WHAT THE EXERCISE ASKS — Please output each line of the data exactly as it appears.

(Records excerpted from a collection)
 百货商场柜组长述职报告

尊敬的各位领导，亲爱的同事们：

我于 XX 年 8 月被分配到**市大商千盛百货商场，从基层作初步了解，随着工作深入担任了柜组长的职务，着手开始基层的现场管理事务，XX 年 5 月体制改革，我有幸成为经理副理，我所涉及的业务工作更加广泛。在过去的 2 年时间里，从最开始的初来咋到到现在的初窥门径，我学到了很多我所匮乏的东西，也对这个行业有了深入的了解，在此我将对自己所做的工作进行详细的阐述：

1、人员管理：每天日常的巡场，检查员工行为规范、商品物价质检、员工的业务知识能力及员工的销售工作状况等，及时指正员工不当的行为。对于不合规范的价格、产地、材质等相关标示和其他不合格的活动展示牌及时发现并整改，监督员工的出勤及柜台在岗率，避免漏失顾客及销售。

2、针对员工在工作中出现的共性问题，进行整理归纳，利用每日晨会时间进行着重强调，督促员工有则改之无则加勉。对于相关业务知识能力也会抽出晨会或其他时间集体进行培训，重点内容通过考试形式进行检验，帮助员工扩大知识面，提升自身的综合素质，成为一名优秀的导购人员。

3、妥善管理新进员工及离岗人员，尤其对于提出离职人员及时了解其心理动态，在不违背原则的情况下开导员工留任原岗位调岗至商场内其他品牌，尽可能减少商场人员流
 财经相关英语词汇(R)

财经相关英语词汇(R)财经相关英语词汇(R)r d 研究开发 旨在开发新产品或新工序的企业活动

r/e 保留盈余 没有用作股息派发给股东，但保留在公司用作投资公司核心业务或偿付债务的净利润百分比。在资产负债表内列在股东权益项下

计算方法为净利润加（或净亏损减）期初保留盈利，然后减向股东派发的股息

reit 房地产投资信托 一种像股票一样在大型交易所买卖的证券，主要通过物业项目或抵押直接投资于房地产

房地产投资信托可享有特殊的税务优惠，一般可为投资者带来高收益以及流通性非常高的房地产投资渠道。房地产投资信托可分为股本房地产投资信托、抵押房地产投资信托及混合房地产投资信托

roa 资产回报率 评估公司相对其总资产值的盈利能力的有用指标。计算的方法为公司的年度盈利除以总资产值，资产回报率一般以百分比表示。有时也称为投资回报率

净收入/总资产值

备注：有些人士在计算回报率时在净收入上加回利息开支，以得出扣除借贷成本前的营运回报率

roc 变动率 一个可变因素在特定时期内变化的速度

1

SOLVED PROBLEM —
 百货商场柜组长述职报告

尊敬的各位领导，亲爱的同事们：

我于 XX 年 8 月被分配到**市大商千盛百货商场，从基层作初步了解，随着工作深入担任了柜组长的职务，着手开始基层的现场管理事务，XX 年 5 月体制改革，我有幸成为经理副理，我所涉及的业务工作更加广泛。在过去的 2 年时间里，从最开始的初来咋到到现在的初窥门径，我学到了很多我所匮乏的东西，也对这个行业有了深入的了解，在此我将对自己所做的工作进行详细的阐述：

1、人员管理：每天日常的巡场，检查员工行为规范、商品物价质检、员工的业务知识能力及员工的销售工作状况等，及时指正员工不当的行为。对于不合规范的价格、产地、材质等相关标示和其他不合格的活动展示牌及时发现并整改，监督员工的出勤及柜台在岗率，避免漏失顾客及销售。

2、针对员工在工作中出现的共性问题，进行整理归纳，利用每日晨会时间进行着重强调，督促员工有则改之无则加勉。对于相关业务知识能力也会抽出晨会或其他时间集体进行培训，重点内容通过考试形式进行检验，帮助员工扩大知识面，提升自身的综合素质，成为一名优秀的导购人员。

3、妥善管理新进员工及离岗人员，尤其对于提出离职人员及时了解其心理动态，在不违背原则的情况下开导员工留任原岗位调岗至商场内其他品牌，尽可能减少商场人员流
 财经相关英语词汇(R)

财经相关英语词汇(R)财经相关英语词汇(R)r d 研究开发 旨在开发新产品或新工序的企业活动

r/e 保留盈余 没有用作股息派发给股东，但保留在公司用作投资公司核心业务或偿付债务的净利润百分比。在资产负债表内列在股东权益项下

计算方法为净利润加（或净亏损减）期初保留盈利，然后减向股东派发的股息

reit 房地产投资信托 一种像股票一样在大型交易所买卖的证券，主要通过物业项目或抵押直接投资于房地产

房地产投资信托可享有特殊的税务优惠，一般可为投资者带来高收益以及流通性非常高的房地产投资渠道。房地产投资信托可分为股本房地产投资信托、抵押房地产投资信托及混合房地产投资信托

roa 资产回报率 评估公司相对其总资产值的盈利能力的有用指标。计算的方法为公司的年度盈利除以总资产值，资产回报率一般以百分比表示。有时也称为投资回报率

净收入/总资产值

备注：有些人士在计算回报率时在净收入上加回利息开支，以得出扣除借贷成本前的营运回报率

roc 变动率 一个可变因素在特定时期内变化的速度

1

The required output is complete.